My Character Gets Stuck on Stuff
There are a handful of corners in Slice of Life that cause the player to get stuck. The problem was so frustrating to try to solve I eventually had to bake in a “get unstuck” button to “solve” it… It’s a bit embarrassing to be like “hit the unbug button” but here we are! Godot 4.x seems to have this issue with CharacterBody3D that I have not yet found a great fix for. Maybe future versions will fix this! In a perfect world I would solve this and PR the engine, but again… Time and energy…
My Cool Blender to Godot Workflow Creates Fragile Systems
The thing with hard string matching based on blender names is that if I am not paying close attention when building my environment, it can create bugs. One such bug got pointed out by a Steam user: I had copied an outdoor item and moved it into an indoor space (retaining its original name that indicated it belonged outdoors). Specifically, I had some trash cans that I copied from outside and moved into the Hotel, and based on my naming scheme you couldn’t cut them unless you were outside… So it didn’t break the game but was certainly not the desired behavior.
Marketing!
We’re not going to do it! It’s a free to play game, so any ad spend would be a net loss for our tiny studio. As a result, 30 or so people have played it to date, many of whom are close friends or coworkers. Industry wisdom suggests creating a store page as soon as you have any playable footage to share, and this is another of probably hundreds of games released every week that could have benefitted from applying that technique. Thankfully this project was scoped as more of a portfolio project, and we learned what we set out to learn: how to get a game on Steam. So despite the fact that the conversion rate was negligible, Slice of Life feels like a big win!
And The Winner For Things To Improve For Next Time… I… MAY… Have Shipped a Broken Game…
Spoilers incoming! If you haven’t checked out the game yet and you want to, go do that before reading on. It’s quick, I’ll wait!
Okay, now that you’ve finished it and left a positive review, imagine getting this comment to your first ever Steam release:
It turns out that there was a bug that only seemed to be present on some Windows 10 setups, but not the machines we playtested on… It totally broke the game and stopped players from seeing the “cut” scene (heh) at the end of the game! It took a few days and some back and forth with the community to get it fixed, and now the game appears to be mostly un-broken for most users.

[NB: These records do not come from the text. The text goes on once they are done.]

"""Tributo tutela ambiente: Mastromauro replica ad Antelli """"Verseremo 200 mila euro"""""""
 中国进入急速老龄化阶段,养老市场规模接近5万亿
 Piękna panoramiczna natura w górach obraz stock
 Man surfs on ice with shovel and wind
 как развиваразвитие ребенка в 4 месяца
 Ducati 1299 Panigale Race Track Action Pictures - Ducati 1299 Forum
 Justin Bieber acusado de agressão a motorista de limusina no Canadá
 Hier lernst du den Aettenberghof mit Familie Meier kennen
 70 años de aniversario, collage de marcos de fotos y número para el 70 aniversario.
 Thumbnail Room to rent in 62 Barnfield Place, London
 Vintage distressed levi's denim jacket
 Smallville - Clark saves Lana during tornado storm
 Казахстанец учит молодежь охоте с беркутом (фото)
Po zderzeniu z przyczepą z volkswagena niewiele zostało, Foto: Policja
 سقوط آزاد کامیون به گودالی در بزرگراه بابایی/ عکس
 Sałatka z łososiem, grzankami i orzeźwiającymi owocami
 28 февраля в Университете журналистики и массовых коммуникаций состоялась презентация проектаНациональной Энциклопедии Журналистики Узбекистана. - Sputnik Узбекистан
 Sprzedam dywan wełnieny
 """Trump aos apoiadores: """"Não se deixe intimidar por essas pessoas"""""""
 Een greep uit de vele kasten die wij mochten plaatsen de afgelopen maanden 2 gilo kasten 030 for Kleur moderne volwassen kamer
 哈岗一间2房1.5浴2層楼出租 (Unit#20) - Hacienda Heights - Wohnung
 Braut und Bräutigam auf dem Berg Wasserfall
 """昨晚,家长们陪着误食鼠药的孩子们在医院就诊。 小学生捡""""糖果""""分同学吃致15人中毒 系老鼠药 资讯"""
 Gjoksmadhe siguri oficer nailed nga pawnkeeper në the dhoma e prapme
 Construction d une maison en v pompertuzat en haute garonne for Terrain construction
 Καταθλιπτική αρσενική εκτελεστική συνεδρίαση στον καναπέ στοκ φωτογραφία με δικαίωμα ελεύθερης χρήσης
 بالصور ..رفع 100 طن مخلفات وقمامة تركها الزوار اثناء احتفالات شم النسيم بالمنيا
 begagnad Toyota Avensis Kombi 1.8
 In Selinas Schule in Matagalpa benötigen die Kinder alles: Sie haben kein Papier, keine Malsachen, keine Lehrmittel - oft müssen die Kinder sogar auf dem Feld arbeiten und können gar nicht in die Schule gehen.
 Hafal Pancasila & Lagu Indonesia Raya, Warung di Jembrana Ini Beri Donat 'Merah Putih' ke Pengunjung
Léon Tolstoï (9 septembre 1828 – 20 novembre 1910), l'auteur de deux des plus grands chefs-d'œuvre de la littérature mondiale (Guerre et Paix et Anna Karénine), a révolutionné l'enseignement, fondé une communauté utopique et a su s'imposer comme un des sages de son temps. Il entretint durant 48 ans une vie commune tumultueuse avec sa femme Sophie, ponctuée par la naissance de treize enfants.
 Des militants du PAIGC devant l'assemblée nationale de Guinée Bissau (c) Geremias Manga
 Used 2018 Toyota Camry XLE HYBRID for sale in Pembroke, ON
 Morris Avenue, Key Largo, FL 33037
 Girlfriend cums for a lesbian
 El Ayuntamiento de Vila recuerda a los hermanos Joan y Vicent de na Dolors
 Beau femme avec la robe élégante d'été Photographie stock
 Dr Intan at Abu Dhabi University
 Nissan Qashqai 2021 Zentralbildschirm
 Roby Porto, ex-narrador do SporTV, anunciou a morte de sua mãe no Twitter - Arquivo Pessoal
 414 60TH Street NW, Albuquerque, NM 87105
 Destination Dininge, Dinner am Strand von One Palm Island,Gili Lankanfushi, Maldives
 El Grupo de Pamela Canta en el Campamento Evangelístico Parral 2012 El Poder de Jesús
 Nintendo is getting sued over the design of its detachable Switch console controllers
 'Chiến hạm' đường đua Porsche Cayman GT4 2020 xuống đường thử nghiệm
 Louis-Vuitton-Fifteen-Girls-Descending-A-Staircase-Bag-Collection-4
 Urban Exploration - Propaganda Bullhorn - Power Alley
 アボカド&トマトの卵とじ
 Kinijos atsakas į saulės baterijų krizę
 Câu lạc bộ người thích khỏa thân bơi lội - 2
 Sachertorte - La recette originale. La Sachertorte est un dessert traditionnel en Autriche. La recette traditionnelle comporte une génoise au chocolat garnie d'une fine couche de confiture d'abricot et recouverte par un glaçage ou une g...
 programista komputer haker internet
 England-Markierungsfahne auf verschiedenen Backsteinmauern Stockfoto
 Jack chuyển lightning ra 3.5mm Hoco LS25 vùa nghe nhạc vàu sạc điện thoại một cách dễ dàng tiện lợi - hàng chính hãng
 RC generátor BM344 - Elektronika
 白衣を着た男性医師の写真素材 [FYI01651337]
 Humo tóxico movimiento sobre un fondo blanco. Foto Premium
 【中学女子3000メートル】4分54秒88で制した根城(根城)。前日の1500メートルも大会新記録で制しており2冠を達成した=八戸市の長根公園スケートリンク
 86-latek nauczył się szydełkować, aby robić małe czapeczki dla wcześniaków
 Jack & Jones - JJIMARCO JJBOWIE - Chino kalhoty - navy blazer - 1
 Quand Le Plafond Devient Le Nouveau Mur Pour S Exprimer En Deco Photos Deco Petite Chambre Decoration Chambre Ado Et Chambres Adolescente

This serves as another reminder to playtest early and often. Playtest on multiple machines, different OS’s, with people who aren’t your close friends and family (shock!), and do your best to limit shipping a busted game as your first release…
Thanks for reading!
We hope you enjoyed learning along with us as we shipped our first Steam game. This is normally where we would put a call to action to wishlist our next one, but we’re going to wait until it actually has a Steam page first. In the meantime, we hope you picked up some helpful information that you can use to ship your first Steam release!